Given problem: Reproduce all of the data that follows, character for character.

** Begin **

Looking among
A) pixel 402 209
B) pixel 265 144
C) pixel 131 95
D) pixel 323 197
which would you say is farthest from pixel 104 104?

** End **

Worked solution:
Looking among
A) pixel 402 209
B) pixel 265 144
C) pixel 131 95
D) pixel 323 197
which would you say is farthest from pixel 104 104?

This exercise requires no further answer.